Пока шла конструкторская работа, General Electric включилась в другую инициативу, возникшую на стыке маркетинга и исследований рынка. В июле 2015 года она запустила на сайте Indiegogo кампанию по сбору средств на разработку машины для льда под названием Opal. Indiegogo – платформа для привлечения общественного финансирования, или краудфандинга; создатели характеризуют ее как «стартовую площадку для креативных и предпринимательских идей любого типа и масштаба»[57]. Люди, которые обеспечивают финансовую поддержку этих идей, не инвесторы: они не получают за свои деньги долю в собственности либо процент от доходов или прибылей. Тем не менее жертвователям очень часто сулят какие-то выгоды. Например, если они субсидируют фильм, их пригласят на предварительный показ, а если они оплатили создаваемый товар, то могут оказаться среди первых получивших его. Собственно говоря, они заранее заказывают то, чего пока еще не существует и что, вероятно, никогда не появится без их содействия.

Сайт Indiegogo изначально предназначался для частных предпринимателей и мелких фирм, не имеющих доступа к финансированию для реализации своих идей, но к середине 2015 года крупные компании стали обращаться к нему, чтобы проверить спрос на потенциальные товары. В случае кампании с машиной для льда General Electric и FirstBuild просили жертвователей внести 399 долларов (позднее взнос увеличился до 499 долларов); целью было собрать 150 тысяч долларов. За несколько часов кампания привлекла вдвое больше средств[58], а через неделю сумма превысила 1,3 миллиона[59]. К моменту закрытия в конце августа 2015 года кампания собрала на Indiegogo более 2,7 миллиона долларов[60], попав в десятку самых популярных. В итоге, прежде чем поступить в широкую продажу, продукт в течение последних трех месяцев 2016 года сначала был отправлен более чем пяти тысячам клиентов, заказавших его заранее[61]. Компанию General Electric не особо интересовали деньги от предварительных заказов – ей очень нужно было изучить рынок.

General Electric обнаружила новый способ подключения к множеству умов, которым не надо платить за работу, а заодно исследовала рынок для нового продукта.

Машина. Платформа.
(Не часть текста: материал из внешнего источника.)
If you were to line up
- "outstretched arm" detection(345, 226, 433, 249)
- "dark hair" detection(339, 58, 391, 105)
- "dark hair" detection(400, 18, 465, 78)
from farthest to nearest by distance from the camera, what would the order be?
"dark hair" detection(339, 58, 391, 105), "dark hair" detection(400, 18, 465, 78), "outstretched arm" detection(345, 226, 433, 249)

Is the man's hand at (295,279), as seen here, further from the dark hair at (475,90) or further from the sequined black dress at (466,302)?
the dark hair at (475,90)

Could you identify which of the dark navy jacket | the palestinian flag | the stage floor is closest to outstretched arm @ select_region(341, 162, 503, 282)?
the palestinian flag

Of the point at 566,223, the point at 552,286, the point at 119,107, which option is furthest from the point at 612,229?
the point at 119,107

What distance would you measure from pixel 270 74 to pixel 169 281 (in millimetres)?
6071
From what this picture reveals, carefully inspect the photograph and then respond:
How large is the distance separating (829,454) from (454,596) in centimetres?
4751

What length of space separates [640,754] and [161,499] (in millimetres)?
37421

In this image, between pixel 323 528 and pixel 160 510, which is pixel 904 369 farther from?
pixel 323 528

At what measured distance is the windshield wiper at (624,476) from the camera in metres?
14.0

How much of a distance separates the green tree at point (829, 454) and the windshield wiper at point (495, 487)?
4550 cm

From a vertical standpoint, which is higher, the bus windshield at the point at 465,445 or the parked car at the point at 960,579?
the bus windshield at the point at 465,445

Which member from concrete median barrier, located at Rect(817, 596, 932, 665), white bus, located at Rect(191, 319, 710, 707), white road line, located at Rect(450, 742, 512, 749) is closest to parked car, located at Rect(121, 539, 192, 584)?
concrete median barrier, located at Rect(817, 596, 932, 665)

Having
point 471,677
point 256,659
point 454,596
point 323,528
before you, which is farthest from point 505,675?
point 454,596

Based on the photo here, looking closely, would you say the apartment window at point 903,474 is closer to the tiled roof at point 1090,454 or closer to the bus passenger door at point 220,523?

Толпа

Три описанных примера – победа AlphaGo над лучшими игроками мира, успех компаний нового типа вроде Facebook и Airbnb, не обладающих традиционными активами, и использование GE мудрости толпы для помощи в проектировании и выводе на рынок продукта – иллюстрируют три масштабные тенденции, которые в корне меняют мир бизнеса.

Первая тенденция включает быстрорастущие и расширяющиеся возможности машин, что подтверждается неожиданным появлением нового лучшего игрока в мире – AlphaGo.

Вторая тенденция была выявлена в ходе наблюдений Гудвина за недавно возникшими крупными и влиятельными молодыми компаниями, которые мало напоминают прежних лидеров в своих областях и уже побеждают их. Такие выскочки – это платформы, и они – серьезный вызов традиционному бизнесу.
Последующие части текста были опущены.